JP Morgan and Chase have announced it will resume the processing of foreclosures in a few weeks. This comes after the probing of lender's practices, in how they were foreclosing on property. Bank of America and Ally Financial (GMAC) have already resumed the foreclosure process and have already stated they have found no fault in how they have been processing homes that have gone into foreclosure.
There is however concerns on how mortgages were sold to investor's and two possible problems may have been linked by a common thread: concern that the fraudulent foreclosure practices were a cover-up for a deeper problem in identifying and documenting the ownership of many mortgages.
Question is: Where mortgage backed securities properly assigned to mortgage trustees?
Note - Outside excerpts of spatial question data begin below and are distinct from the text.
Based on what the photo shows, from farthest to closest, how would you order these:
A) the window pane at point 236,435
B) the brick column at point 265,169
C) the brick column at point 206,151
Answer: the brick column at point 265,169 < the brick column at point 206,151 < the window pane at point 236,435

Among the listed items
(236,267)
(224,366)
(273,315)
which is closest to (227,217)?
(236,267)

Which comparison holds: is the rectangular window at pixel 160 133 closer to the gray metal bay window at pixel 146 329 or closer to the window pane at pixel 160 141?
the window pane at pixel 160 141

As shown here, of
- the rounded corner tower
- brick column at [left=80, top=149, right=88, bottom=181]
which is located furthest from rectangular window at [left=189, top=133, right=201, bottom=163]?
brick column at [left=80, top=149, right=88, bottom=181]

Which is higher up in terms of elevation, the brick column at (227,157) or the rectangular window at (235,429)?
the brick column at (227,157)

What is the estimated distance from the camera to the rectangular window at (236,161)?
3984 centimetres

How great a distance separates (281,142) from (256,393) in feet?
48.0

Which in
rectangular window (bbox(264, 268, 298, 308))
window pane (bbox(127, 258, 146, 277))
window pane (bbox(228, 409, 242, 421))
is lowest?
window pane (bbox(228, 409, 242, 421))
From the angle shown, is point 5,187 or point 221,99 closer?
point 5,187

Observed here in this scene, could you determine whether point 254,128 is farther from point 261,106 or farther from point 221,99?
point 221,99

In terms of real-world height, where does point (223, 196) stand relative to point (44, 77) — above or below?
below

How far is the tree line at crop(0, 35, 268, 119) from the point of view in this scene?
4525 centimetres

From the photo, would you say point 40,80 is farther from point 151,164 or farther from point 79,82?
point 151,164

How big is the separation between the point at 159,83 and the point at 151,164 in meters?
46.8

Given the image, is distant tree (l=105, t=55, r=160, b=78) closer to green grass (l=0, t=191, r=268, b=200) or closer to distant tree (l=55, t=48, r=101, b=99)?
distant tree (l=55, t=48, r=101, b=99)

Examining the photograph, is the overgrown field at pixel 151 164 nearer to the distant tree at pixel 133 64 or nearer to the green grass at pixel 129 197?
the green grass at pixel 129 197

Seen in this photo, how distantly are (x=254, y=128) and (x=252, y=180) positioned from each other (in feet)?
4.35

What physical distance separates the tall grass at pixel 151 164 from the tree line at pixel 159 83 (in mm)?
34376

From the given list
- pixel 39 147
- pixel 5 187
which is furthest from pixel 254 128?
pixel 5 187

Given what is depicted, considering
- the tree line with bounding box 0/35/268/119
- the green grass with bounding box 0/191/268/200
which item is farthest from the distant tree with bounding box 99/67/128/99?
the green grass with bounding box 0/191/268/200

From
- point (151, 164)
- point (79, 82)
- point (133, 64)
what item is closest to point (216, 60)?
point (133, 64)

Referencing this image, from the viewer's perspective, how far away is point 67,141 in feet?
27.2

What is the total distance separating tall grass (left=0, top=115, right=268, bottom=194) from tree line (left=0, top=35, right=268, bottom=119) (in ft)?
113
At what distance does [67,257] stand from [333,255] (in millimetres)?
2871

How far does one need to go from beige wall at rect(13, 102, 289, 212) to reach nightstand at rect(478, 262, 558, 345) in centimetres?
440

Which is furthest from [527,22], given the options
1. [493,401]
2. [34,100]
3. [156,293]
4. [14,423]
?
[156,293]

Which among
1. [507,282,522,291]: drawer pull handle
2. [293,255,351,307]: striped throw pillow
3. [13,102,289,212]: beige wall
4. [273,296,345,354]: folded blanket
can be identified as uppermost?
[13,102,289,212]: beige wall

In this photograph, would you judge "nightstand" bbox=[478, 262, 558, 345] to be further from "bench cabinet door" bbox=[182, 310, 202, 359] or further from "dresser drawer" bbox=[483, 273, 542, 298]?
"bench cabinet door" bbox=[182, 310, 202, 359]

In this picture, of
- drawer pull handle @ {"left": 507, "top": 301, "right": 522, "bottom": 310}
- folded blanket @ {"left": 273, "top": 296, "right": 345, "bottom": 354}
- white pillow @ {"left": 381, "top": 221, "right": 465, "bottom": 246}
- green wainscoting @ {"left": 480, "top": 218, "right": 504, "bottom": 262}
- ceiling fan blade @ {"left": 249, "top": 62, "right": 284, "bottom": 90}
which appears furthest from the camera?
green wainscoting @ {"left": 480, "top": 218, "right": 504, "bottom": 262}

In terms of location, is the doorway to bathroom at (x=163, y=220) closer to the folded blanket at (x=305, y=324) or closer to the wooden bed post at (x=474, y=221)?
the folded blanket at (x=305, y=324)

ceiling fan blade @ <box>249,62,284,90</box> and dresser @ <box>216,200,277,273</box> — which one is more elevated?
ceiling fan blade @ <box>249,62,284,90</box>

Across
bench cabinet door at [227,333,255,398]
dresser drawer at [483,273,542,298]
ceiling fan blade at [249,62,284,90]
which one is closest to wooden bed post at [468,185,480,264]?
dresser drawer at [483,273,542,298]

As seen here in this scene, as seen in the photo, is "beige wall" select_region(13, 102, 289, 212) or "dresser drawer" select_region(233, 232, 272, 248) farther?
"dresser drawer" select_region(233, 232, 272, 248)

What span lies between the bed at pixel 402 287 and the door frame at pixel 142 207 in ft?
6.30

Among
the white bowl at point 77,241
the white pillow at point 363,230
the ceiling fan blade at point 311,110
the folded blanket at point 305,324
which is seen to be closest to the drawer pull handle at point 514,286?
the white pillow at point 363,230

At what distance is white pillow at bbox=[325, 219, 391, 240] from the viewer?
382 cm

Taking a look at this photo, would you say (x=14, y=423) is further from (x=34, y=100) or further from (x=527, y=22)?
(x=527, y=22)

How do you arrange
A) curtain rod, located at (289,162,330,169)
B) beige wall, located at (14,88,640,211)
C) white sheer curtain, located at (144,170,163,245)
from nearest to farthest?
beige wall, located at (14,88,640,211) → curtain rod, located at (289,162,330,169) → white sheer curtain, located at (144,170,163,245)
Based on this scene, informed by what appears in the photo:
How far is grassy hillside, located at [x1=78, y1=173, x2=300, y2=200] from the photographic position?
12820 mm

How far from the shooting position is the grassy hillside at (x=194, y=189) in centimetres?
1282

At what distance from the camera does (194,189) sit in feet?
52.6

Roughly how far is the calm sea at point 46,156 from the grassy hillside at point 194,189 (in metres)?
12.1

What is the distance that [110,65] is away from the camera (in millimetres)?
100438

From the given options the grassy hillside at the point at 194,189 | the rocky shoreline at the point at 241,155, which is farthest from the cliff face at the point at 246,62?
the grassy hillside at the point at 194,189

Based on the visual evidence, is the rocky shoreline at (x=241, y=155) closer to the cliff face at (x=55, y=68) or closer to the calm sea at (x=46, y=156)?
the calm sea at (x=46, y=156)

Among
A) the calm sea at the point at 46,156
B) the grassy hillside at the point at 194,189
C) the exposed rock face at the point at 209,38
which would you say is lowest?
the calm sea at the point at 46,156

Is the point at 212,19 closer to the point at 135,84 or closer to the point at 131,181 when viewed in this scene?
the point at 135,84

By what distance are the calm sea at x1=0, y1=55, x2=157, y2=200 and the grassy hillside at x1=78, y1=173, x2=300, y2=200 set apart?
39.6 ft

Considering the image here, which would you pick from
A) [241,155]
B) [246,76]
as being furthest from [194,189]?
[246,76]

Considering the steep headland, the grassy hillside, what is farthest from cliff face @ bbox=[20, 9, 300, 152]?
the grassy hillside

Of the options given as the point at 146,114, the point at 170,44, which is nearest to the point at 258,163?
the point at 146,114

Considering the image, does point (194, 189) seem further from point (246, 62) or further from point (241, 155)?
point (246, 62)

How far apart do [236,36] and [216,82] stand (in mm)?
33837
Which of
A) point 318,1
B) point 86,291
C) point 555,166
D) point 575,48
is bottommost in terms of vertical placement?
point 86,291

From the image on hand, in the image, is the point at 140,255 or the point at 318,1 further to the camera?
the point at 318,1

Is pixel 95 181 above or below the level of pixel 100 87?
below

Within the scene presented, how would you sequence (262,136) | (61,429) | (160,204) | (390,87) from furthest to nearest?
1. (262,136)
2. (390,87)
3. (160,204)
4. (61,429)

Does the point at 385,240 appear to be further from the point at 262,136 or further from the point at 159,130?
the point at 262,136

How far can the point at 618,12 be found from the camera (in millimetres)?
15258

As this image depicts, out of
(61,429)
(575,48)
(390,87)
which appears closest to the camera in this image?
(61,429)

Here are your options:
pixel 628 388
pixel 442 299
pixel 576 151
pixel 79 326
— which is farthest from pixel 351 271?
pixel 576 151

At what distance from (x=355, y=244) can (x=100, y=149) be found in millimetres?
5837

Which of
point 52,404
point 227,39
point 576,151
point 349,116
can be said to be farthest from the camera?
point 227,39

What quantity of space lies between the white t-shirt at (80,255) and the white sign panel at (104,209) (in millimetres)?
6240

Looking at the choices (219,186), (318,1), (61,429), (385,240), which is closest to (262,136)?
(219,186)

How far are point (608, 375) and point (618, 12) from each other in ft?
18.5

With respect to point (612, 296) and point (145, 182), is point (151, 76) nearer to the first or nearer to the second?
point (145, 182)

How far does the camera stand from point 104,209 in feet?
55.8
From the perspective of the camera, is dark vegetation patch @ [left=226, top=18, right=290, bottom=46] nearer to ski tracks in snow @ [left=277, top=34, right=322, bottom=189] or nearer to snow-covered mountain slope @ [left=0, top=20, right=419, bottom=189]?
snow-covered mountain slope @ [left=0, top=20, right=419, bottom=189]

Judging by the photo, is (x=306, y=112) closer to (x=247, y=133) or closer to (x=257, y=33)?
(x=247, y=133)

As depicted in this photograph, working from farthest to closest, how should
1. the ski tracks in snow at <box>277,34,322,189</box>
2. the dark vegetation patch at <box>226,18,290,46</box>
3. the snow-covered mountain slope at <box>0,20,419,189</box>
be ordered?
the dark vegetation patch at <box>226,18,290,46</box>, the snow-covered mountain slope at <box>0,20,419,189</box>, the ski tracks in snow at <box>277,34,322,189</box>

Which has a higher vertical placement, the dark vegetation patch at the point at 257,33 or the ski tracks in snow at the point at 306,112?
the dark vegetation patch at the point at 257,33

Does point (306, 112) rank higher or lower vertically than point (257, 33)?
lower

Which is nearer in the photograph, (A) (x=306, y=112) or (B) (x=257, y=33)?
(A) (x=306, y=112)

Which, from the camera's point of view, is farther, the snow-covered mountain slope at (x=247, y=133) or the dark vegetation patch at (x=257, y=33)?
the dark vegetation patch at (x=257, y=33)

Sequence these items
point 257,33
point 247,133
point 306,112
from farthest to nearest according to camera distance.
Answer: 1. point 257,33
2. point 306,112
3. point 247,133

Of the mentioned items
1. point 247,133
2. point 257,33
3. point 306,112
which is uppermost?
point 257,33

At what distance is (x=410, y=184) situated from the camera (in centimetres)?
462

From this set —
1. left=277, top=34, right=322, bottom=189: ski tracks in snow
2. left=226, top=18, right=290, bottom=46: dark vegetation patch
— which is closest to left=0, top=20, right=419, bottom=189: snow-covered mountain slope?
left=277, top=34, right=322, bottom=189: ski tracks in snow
If a trustee wasn't assigned to the mortgage note, the investors who purchased the bonds maybe able to claim that the mortgage was not eligible to be solid, possibly forcing banks to buy them back. If perhaps enough mortgages are tainted, purchasers may have the right to put back the entirety of the bond to the bank that securitized it. So this is what started the foreclosure fiasco and has lead into the put back panic.
As we move forward and the problems continue for the large banks, it will only be a matter of time before a revamping of the entire housing assistance program is revised. With the Republicans taking control of the House it may or may not lead into a stall of the housing market. We can only wait and see how things progress from this point forward.